Modern networking architecture adds three additional variables that the traditional model was not built to handle simultaneously. Software-defined networking centralized the control plane — which simplified day-to-day operations and concentrated blast radius into a single controller failure domain. Cloud-native VPCs moved the control plane to a provider API — which eliminated operational overhead and removed operator visibility and control in equal measure. Kubernetes CNI selection made the network control plane a code-level decision — which tied enforcement boundary, failure domain, and debugging model to a manifest choice that most teams make once and never revisit. Each of these shifts changed where the control plane lives, who owns it, and what happens when it fails. None of them changed the fundamental principle: the network is what the control plane says it is.

This guide introduces the Rack2Cloud Network Plane Model — the framework that maps modern networking architecture against the variables that actually matter for design decisions. It covers physical fabric and SDN, cloud-native VPC architecture, Kubernetes CNI selection, network segmentation as blast radius design, hybrid connectivity as split control plane management, and the IaC discipline that makes network architecture enforceable rather than aspirational. The Network Control Plane Test provides a structured way to determine whether your environment’s control plane is genuinely under your authority — or whether it only appears to be.

~80%

Of enterprise network incidents attributed to misconfiguration — not hardware failure. The control plane is the failure surface.

EMA Research 2025

73%

Of organizations operate hybrid or multi-cloud estates — network policy now spans environments with fundamentally different control planes.

Flexera 2026

60%+

Of breaches involving lateral movement cite insufficient network segmentation as the enabling condition — a blast radius decision, not a security tool failure.

Verizon DBIR 2025

modern networking architecture — the rack2cloud network plane model six topology classes — The Rack2Cloud Network Plane Model maps six network topology classes against the five variables that determine control plane model, blast radius, enforcement, exit sensitivity, and failure behavior.

The Network Illusion

Enterprise network architecture fails for the same reason enterprise storage architecture fails: the framing that surrounds the design decision is systematically incomplete. Teams design for connectivity. They get connectivity. What they do not always get is the blast radius, the enforcement model, or the control plane authority they believed they were building.

The table below names the five beliefs most responsible for network architecture decisions that look correct at design time and fail under pressure.

What Teams Think They Built	What They Actually Built
Segmented network	Flat network with policy exceptions
Highly available routing	Control plane with hidden single points of failure
Secure east-west traffic	Implicit trust with partial enforcement
Hybrid connectivity	Split control plane with undefined authority
Cloud VPC isolation	API-dependent network boundary with opaque failure behavior

The segmentation row deserves to be named directly: a flat network with policy exceptions is not a segmented network. It is a network where lateral movement requires bypassing access control list rules rather than crossing a genuine isolation boundary. The difference matters when those ACL rules are the only thing between a compromised workload and the rest of the environment. VLAN tags and firewall rules are enforcement mechanisms. They are not the same as blast radius containment — a distinction that surfaces at exactly the worst possible moment.

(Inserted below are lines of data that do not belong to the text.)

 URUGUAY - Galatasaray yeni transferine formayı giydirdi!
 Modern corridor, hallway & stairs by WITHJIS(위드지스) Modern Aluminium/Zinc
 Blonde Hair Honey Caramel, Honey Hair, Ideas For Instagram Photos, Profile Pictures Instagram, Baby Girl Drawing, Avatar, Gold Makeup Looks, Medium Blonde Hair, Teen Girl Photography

The hybrid connectivity row is equally consequential. Split control plane with undefined authority is not an edge case. It is the default state of every hybrid environment where on-premises routing and cloud VPC configuration are managed by different teams, with different tooling, under different change processes, connected by a boundary layer that neither side fully owns. The failure modes of hybrid networking are almost always in that boundary layer — and the boundary layer is exactly the part that no single team considers their responsibility.

What Modern Networking Architecture Actually Is

Modern networking architecture is three separate systems operating on the same physical and virtual substrate. Most architecture conversations treat them as one. That conflation is where the most expensive network design decisions go wrong.

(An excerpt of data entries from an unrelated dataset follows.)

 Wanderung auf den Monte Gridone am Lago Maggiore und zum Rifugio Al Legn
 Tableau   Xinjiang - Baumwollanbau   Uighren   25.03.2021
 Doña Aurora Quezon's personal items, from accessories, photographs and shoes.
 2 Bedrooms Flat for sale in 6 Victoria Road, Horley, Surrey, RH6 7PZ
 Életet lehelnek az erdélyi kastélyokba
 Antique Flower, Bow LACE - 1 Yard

The control plane is where routing decisions are computed and distributed. BGP peers exchange reachability information. OSPF floods link-state advertisements. An SDN controller pushes flow tables to switches. A Kubernetes CNI controller programs eBPF maps in the kernel. The control plane does not move packets. It decides how packets will be moved — and it distributes that decision to every forwarding element in the network. A control plane failure does not immediately drop traffic. It stops the network from healing. Routes that were learned before the failure continue to be followed. New routes — including the ones that would respond to a link failure, a workload migration, or a policy change — cannot be distributed. The network appears functional while becoming progressively more wrong.

The data plane is where packets actually move. Physical switching fabric. Virtual switching in the hypervisor. eBPF hooks in the kernel. Overlay tunnel encapsulation and decapsulation. A data plane failure drops packets immediately and visibly. It is the failure mode that triggers monitoring alerts and produces clear diagnostic signals. It is also significantly less common than control plane failure as a root cause of enterprise network incidents — which is why the ~80% misconfiguration statistic above is architecturally important. The failure that monitoring catches is usually in the data plane. The failure that causes it is usually in the control plane.

The management plane is where configuration changes are made and network state is observed. SSH sessions to network devices. NETCONF/YANG model pushes. Terraform provider calls to cloud APIs. GitOps pipelines that apply CNI configuration. Prometheus scraping flow metrics. The management plane is not the network. It is the interface through which the network is understood and changed. A management plane failure means operating blind — or being unable to respond to failures in the control plane and data plane when they occur. In hybrid environments, the management plane is consistently the least-designed of the three, which is precisely why it fails most consequentially.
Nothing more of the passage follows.